Segment Start: Provided data
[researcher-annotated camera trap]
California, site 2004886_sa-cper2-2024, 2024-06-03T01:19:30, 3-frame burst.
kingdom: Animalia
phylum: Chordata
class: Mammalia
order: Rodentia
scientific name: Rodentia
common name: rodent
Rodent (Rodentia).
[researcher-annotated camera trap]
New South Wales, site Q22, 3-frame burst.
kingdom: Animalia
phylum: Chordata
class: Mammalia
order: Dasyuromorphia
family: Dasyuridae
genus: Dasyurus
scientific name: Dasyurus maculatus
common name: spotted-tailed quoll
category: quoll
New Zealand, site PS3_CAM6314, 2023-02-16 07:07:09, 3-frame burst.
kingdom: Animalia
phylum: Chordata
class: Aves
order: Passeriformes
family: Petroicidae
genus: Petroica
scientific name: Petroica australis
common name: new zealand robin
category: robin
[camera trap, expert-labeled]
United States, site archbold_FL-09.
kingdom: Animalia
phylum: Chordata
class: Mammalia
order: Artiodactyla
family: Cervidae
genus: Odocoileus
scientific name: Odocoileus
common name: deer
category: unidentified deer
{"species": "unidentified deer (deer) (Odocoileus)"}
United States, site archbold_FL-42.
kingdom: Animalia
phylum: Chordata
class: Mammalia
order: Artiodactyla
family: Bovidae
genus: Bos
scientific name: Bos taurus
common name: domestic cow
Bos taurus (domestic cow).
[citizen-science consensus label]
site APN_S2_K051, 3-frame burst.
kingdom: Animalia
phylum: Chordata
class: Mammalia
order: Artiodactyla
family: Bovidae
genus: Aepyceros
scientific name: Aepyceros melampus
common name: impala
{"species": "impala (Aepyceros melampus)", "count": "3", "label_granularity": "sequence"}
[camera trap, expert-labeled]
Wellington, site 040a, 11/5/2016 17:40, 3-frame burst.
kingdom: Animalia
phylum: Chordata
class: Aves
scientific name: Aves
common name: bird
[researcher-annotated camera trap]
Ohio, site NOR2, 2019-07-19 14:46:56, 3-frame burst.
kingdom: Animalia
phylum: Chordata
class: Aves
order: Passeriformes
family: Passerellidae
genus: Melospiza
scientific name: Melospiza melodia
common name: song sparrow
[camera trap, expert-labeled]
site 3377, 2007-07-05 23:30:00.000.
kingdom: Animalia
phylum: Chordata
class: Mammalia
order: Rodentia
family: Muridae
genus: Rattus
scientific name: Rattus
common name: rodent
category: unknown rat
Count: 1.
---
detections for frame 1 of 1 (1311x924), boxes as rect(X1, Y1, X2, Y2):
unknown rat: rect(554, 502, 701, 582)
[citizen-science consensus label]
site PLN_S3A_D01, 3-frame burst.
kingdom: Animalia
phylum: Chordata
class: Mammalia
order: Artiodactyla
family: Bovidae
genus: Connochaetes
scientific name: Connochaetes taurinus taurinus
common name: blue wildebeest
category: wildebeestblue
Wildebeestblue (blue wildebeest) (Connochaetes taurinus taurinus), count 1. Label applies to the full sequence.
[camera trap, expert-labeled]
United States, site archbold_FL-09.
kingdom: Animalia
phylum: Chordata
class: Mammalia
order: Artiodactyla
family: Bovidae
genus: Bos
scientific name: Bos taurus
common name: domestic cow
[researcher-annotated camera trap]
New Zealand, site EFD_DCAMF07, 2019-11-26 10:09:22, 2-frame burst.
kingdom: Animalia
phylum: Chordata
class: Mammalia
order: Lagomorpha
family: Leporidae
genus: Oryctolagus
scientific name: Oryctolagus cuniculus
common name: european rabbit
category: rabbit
Segment End: Provided data
● **Aim of the task**:
Retype every line of the listing above exactly as given.

● **Final answer**:
[researcher-annotated camera trap]
California, site 2004886_sa-cper2-2024, 2024-06-03T01:19:30, 3-frame burst.
kingdom: Animalia
phylum: Chordata
class: Mammalia
order: Rodentia
scientific name: Rodentia
common name: rodent
Rodent (Rodentia).
[researcher-annotated camera trap]
New South Wales, site Q22, 3-frame burst.
kingdom: Animalia
phylum: Chordata
class: Mammalia
order: Dasyuromorphia
family: Dasyuridae
genus: Dasyurus
scientific name: Dasyurus maculatus
common name: spotted-tailed quoll
category: quoll
New Zealand, site PS3_CAM6314, 2023-02-16 07:07:09, 3-frame burst.
kingdom: Animalia
phylum: Chordata
class: Aves
order: Passeriformes
family: Petroicidae
genus: Petroica
scientific name: Petroica australis
common name: new zealand robin
category: robin
[camera trap, expert-labeled]
United States, site archbold_FL-09.
kingdom: Animalia
phylum: Chordata
class: Mammalia
order: Artiodactyla
family: Cervidae
genus: Odocoileus
scientific name: Odocoileus
common name: deer
category: unidentified deer
{"species": "unidentified deer (deer) (Odocoileus)"}
United States, site archbold_FL-42.
kingdom: Animalia
phylum: Chordata
class: Mammalia
order: Artiodactyla
family: Bovidae
genus: Bos
scientific name: Bos taurus
common name: domestic cow
Bos taurus (domestic cow).
[citizen-science consensus label]
site APN_S2_K051, 3-frame burst.
kingdom: Animalia
phylum: Chordata
class: Mammalia
order: Artiodactyla
family: Bovidae
genus: Aepyceros
scientific name: Aepyceros melampus
common name: impala
{"species": "impala (Aepyceros melampus)", "count": "3", "label_granularity": "sequence"}
[camera trap, expert-labeled]
Wellington, site 040a, 11/5/2016 17:40, 3-frame burst.
kingdom: Animalia
phylum: Chordata
class: Aves
scientific name: Aves
common name: bird
[researcher-annotated camera trap]
Ohio, site NOR2, 2019-07-19 14:46:56, 3-frame burst.
kingdom: Animalia
phylum: Chordata
class: Aves
order: Passeriformes
family: Passerellidae
genus: Melospiza
scientific name: Melospiza melodia
common name: song sparrow
[camera trap, expert-labeled]
site 3377, 2007-07-05 23:30:00.000.
kingdom: Animalia
phylum: Chordata
class: Mammalia
order: Rodentia
family: Muridae
genus: Rattus
scientific name: Rattus
common name: rodent
category: unknown rat
Count: 1.
---
detections for frame 1 of 1 (1311x924), boxes as rect(X1, Y1, X2, Y2):
unknown rat: rect(554, 502, 701, 582)
[citizen-science consensus label]
site PLN_S3A_D01, 3-frame burst.
kingdom: Animalia
phylum: Chordata
class: Mammalia
order: Artiodactyla
family: Bovidae
genus: Connochaetes
scientific name: Connochaetes taurinus taurinus
common name: blue wildebeest
category: wildebeestblue
Wildebeestblue (blue wildebeest) (Connochaetes taurinus taurinus), count 1. Label applies to the full sequence.
[camera trap, expert-labeled]
United States, site archbold_FL-09.
kingdom: Animalia
phylum: Chordata
class: Mammalia
order: Artiodactyla
family: Bovidae
genus: Bos
scientific name: Bos taurus
common name: domestic cow
[researcher-annotated camera trap]
New Zealand, site EFD_DCAMF07, 2019-11-26 10:09:22, 2-frame burst.
kingdom: Animalia
phylum: Chordata
class: Mammalia
order: Lagomorpha
family: Leporidae
genus: Oryctolagus
scientific name: Oryctolagus cuniculus
common name: european rabbit
category: rabbit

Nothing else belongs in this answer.